Demasiado fuego (y hielo)

Alex R. Fischer

Demasiado fuego (y hielo)

Toni Aira

En su libro 'Massa foc', cuya acción se centra a finales del siglo XV, Vicenç Villatoro construye diálogos que se identifican claramente como de rabiosa contemporaneidad

Ahora que ya sabemos que la fecha elegida por HBO para estrenar la última temporada de la serie 'Juego de Tronos' será el 14 de abril, me vienen a la cabeza los componentes principales del título de la serie de novelas que dio lugar a este fenómeno audiovisual: 'Canción de hielo y fuego'. El hielo y el fuego, que sin duda protagonizan el relato político de estos tiempos de extremos que nos invaden la política a nivel 'glocal', como diría el profesor Manuel Castells. A nivel global y local. Del fenómeno Donald Trump al 'procés', pasando por Vox y el 'brexit'. De la decepción por Emmanuel Macron a la amenaza de Jair Bolsonaro. Del frío polar de la política cansada que tanta desconfianza y desafección ha generado, al fuego abrasador del populismo agresivo y charlatán que más viraliza y que da sorpresas en las urnas. Pero la sorpresa sería relativa si atendiéramos a antecedentes que ya antes nos incendiaron la política vía integrismo. Algunos hace mucho, otros no tanto.
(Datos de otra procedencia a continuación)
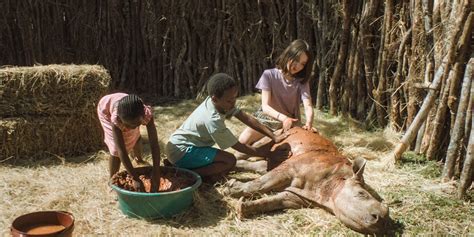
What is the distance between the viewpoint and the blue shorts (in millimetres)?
4348

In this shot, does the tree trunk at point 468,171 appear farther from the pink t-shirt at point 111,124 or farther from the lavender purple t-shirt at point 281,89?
the pink t-shirt at point 111,124

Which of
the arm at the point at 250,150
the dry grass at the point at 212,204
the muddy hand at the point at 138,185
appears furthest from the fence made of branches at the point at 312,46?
the muddy hand at the point at 138,185

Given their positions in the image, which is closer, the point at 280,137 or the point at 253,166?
the point at 280,137

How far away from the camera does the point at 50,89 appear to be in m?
5.17

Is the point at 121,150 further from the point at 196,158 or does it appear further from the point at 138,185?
the point at 196,158

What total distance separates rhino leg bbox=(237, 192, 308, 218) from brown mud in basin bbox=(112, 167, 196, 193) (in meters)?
0.48

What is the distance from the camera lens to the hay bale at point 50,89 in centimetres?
505

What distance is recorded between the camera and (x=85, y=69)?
5.32 m

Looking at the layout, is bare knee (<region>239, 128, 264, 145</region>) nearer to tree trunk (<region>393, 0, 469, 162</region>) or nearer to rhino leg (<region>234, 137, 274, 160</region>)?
rhino leg (<region>234, 137, 274, 160</region>)

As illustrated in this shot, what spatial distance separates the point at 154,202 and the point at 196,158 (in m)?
0.77

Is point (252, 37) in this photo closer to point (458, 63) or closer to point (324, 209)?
point (458, 63)

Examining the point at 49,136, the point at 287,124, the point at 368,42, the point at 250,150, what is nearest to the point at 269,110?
the point at 287,124

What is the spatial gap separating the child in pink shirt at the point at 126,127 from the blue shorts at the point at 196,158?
0.41m

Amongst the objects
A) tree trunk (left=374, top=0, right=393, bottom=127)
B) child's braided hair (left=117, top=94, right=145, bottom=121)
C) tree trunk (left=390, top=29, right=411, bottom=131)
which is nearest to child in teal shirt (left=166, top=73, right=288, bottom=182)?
child's braided hair (left=117, top=94, right=145, bottom=121)
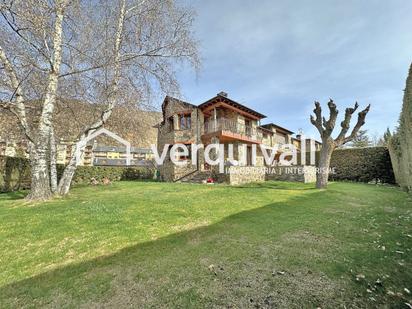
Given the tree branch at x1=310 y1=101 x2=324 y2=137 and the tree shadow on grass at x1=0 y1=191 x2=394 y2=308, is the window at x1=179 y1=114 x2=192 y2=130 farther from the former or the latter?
the tree shadow on grass at x1=0 y1=191 x2=394 y2=308

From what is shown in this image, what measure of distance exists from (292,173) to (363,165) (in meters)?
7.02

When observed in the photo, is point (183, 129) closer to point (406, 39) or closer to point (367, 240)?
point (406, 39)

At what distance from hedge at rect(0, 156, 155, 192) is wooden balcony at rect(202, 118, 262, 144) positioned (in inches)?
304

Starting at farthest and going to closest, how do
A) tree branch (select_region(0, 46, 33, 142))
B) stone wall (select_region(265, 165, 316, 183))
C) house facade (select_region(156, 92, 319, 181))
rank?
1. house facade (select_region(156, 92, 319, 181))
2. stone wall (select_region(265, 165, 316, 183))
3. tree branch (select_region(0, 46, 33, 142))

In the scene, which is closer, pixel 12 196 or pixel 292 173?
pixel 12 196

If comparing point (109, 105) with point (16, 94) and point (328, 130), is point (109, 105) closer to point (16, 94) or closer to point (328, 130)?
point (16, 94)

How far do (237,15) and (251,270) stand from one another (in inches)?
434

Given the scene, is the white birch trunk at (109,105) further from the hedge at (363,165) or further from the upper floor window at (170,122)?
the hedge at (363,165)

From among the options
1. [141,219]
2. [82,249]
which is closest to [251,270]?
[82,249]

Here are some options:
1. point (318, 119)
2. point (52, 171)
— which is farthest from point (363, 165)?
point (52, 171)

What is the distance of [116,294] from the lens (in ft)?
8.30

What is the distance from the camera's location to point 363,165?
19.1m

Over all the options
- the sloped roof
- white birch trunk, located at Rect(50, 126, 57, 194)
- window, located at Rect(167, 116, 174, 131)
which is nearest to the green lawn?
white birch trunk, located at Rect(50, 126, 57, 194)

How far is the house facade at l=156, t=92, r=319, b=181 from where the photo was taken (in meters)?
18.6
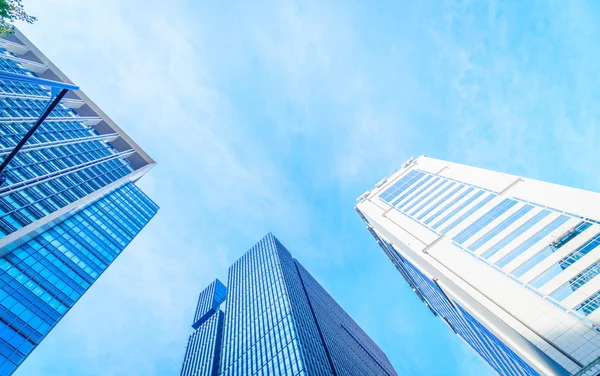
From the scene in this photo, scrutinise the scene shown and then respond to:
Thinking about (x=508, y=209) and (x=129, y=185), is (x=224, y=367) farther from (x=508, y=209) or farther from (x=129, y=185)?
(x=508, y=209)

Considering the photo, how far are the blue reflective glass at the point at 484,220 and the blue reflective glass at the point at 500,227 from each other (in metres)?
1.44

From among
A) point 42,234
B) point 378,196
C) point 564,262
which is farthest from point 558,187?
point 42,234

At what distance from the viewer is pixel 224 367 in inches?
3499

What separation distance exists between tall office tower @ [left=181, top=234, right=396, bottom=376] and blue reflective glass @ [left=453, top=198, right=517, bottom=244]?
46.7 m

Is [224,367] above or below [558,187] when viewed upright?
above

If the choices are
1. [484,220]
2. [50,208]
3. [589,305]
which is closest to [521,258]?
[589,305]

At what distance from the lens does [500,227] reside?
33375mm

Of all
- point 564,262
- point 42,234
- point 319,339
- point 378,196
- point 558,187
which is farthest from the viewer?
point 319,339

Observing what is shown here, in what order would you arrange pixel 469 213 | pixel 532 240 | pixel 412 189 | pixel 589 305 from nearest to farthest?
pixel 589 305 < pixel 532 240 < pixel 469 213 < pixel 412 189

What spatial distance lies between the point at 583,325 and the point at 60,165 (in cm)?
8648

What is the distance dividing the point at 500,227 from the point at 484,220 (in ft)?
9.05

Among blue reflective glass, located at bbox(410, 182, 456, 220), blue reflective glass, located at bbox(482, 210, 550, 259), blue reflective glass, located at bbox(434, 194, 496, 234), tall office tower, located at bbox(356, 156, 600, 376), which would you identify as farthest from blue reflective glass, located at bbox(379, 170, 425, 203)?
blue reflective glass, located at bbox(482, 210, 550, 259)

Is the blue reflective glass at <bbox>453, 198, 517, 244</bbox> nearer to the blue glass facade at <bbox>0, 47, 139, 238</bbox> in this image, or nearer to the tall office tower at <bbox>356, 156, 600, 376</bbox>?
the tall office tower at <bbox>356, 156, 600, 376</bbox>

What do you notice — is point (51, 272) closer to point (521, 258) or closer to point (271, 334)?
point (271, 334)
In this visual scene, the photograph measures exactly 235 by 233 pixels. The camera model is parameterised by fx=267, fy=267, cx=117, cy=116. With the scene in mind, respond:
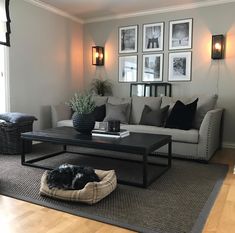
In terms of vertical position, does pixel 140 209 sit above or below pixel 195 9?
below

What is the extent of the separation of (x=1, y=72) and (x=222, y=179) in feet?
11.2

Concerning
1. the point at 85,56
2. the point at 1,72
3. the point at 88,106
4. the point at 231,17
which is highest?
the point at 231,17

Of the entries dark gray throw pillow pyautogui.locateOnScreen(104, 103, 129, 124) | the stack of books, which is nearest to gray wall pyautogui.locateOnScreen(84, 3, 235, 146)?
dark gray throw pillow pyautogui.locateOnScreen(104, 103, 129, 124)

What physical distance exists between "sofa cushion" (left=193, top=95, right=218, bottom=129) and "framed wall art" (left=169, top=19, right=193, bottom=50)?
1.16m

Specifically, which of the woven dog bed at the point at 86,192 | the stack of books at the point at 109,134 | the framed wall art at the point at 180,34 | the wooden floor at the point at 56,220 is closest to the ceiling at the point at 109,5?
the framed wall art at the point at 180,34

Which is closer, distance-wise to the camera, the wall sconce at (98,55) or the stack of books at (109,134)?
the stack of books at (109,134)

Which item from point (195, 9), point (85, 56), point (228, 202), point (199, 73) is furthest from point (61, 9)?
point (228, 202)

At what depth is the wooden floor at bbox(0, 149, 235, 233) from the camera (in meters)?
1.75

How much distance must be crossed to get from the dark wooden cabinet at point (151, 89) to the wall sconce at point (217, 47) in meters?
0.91

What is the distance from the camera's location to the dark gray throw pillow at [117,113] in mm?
4242

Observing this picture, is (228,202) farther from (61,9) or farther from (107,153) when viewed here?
(61,9)

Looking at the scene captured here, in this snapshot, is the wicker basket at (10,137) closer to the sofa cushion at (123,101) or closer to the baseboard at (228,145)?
the sofa cushion at (123,101)

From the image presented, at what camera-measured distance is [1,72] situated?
4.09m

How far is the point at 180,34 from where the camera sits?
4625 mm
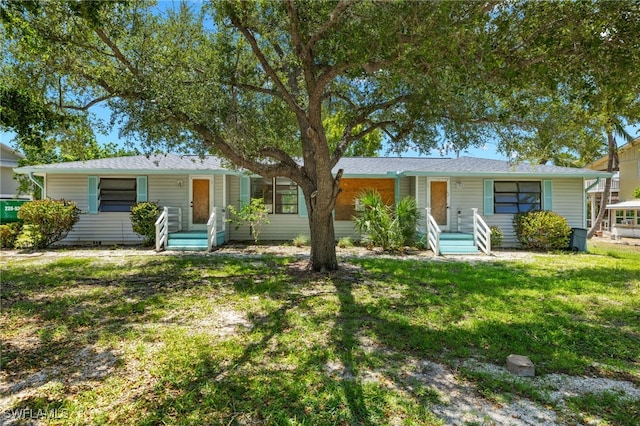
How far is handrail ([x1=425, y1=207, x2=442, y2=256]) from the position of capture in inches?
420

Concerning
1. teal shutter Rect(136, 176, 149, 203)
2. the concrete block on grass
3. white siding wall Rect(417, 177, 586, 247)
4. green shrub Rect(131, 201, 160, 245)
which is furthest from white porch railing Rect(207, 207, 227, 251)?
the concrete block on grass

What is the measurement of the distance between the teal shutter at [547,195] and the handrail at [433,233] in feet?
14.0

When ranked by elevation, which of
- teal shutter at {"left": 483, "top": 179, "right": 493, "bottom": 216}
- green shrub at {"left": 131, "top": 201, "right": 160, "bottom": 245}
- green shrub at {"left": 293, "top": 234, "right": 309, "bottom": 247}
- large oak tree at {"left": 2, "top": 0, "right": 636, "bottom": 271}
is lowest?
green shrub at {"left": 293, "top": 234, "right": 309, "bottom": 247}

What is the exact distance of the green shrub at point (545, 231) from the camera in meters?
11.6

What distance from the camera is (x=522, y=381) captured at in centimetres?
318

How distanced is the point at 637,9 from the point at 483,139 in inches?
202

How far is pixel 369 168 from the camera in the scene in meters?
13.9

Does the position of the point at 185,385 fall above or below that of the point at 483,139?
below

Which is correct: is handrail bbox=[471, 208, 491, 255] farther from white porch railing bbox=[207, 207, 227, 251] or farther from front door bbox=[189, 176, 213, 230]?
front door bbox=[189, 176, 213, 230]

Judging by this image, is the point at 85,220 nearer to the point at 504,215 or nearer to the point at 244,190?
the point at 244,190

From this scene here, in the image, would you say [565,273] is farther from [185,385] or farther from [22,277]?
[22,277]

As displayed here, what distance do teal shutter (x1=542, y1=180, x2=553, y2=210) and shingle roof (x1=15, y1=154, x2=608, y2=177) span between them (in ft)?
1.39

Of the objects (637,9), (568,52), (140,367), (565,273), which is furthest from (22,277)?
(565,273)

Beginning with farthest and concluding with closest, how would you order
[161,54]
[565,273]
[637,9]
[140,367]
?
Result: [565,273]
[161,54]
[637,9]
[140,367]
Claves que nos explican la convulsa actualidad

El escritor y periodista Vicenç Villatoro nos ha regalado, para los que tienen ganas de cuestionarse actitudes (de propios y extraños) a la búsqueda de claves que nos expliquen la convulsa actualidad, un libro que paradójicamente (o no) centra su acción a finales del siglo XV: 'Massa foc. Diàlegs extremadament apòcrifs entre Savonarola i Maquiavel' (Pòrtic). Y ahí, en la Florencia de los Medici, en un contexto rico y culto, pero a la vez corrupto, violento y que entra en crisis (¿les suena?), nos novela un intercambio entre dos personalidades de calado, que contrastan dos visiones del mundo que también colapsan en el epicentro de la batalla por el poder en la actualidad. Hay diálogos que Villatoro sabe construir hábilmente como si se dieran en un contexto de hace 500 años, pero que valen (y se identifican claramente) como de rabiosa (nunca mejor dicho) contemporaneidad.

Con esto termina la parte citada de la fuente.